Henry smiled self-consciously. "Yes, I should like to know your opinion of it. I thought at first you didn't think much of it. You didn't say anything!..."

"I'll give you a couple of years to improve it," Mr. Quinn answered. "If you can't make it better in that time, you're no good!"

"I suppose not."

"An' don't hurry over it. Go out an' look about you a bit. There's a lot of stuff in your story that wouldn't be there if you had any gumption. Get gumption, Henry!"

"I'll try, father. Of course, I know I'm very inexperienced...."

"You are, my son, an' what's more you're tellin' everybody how little you know in that book of yours. Man, dear, women aren't like that!... Well, never mind! You'll find out for yourself soon enough. Mind, I don't mean to say that there aren't some good things in the book. There are ... plenty! If there weren't, I wouldn't waste my breath talkin' to you about it. But there are things in it that are just guff, Henry, just guff. The kind of romantic slush that a young fellow throws off when he first realises that women are ... well, women, damn it! ... I wish to God, you would write a book about continuous croppin'! Now, there's a subject for a good book! There's none of your damned love about that!..."

3

He had not seen Sheila Morgan since the morning after he had failed to stop the runaway horse.
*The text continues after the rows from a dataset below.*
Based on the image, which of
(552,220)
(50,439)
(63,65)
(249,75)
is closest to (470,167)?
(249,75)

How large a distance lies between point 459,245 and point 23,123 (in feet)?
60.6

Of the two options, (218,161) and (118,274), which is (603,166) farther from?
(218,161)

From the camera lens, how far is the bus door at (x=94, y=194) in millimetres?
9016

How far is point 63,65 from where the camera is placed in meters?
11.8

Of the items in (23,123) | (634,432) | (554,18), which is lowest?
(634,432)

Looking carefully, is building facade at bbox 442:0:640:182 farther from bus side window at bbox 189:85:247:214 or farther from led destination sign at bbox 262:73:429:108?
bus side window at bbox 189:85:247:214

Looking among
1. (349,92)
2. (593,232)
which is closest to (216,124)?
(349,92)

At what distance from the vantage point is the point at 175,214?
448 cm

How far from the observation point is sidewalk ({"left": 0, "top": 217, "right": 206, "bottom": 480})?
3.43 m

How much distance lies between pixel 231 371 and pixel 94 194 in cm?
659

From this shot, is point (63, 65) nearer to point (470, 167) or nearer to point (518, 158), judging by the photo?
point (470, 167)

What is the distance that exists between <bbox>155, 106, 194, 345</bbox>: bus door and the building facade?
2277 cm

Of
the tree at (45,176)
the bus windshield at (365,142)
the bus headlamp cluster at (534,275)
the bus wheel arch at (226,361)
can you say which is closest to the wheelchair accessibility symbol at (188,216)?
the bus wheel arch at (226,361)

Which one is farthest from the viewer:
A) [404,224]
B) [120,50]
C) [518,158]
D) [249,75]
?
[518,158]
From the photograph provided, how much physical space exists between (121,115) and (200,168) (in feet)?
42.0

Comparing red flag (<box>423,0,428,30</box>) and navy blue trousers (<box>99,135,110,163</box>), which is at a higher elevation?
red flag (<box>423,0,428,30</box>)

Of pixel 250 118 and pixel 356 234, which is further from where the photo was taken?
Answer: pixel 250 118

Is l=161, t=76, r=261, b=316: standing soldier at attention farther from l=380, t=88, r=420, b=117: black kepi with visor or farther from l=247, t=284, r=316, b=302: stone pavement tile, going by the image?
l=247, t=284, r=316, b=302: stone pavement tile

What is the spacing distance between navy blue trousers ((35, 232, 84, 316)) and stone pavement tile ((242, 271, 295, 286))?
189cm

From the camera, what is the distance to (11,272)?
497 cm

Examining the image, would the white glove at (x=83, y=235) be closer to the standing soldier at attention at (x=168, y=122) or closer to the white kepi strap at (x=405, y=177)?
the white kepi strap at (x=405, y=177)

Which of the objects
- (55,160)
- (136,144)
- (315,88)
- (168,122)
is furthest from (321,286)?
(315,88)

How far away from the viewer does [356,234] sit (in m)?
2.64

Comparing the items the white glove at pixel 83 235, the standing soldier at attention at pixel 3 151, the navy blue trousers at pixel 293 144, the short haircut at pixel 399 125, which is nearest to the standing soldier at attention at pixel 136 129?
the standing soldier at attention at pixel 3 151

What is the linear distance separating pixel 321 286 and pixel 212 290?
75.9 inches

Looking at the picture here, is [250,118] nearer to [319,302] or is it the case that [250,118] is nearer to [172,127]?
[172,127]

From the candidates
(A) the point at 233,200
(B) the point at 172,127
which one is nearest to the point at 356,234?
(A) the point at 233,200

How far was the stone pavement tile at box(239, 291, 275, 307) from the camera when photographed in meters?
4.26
Many times, indeed, she had been in his mind, and often at Trinity, in the long sleepless nights that afflict a young man who is newly conscious of his manhood, he had turned from side to side of his bed in an impotent effort to thrust her from his thoughts. He made fanciful pictures of her in his imagination, making her very beautiful and gracious. He saw her, then, with long dark hair that had the lustre of a moonless night of stars, and he imagined her, sitting close to him, so that her hair fell about his head and shoulder and he could feel the slow movement of her breasts against his side. He would close his eyes and think of her lips on his, and her heart beating quickly while his thumped so loudly that it seemed that every one must hear it ... and thinking thus, he would clench his fists with futile force and swear to himself that he would go to her and make her marry him. Once, when he had spent an afternoon at the Zoo in the Phœnix Park, he had lingered for a long while in the house where the tigers are caged because, suddenly, it seemed to him that the graceful beast with the bright eyes resembled Sheila. It moved so easily, and as it moved, its fine skin rippled over its muscles like running water....

"I don't suppose she'd like to be called a tigress," he had thought to himself, laughing as he did so, "but that's what she's like. She's beautiful...."

And later in that afternoon, he thought he saw a resemblance between Mary Graham and a brown squirrel that sat on a branch and cracked nuts, throwing the shells away carelessly ... the Mary he had known when he first went to Boveyhayne, not the Mary he had seen on his last visit.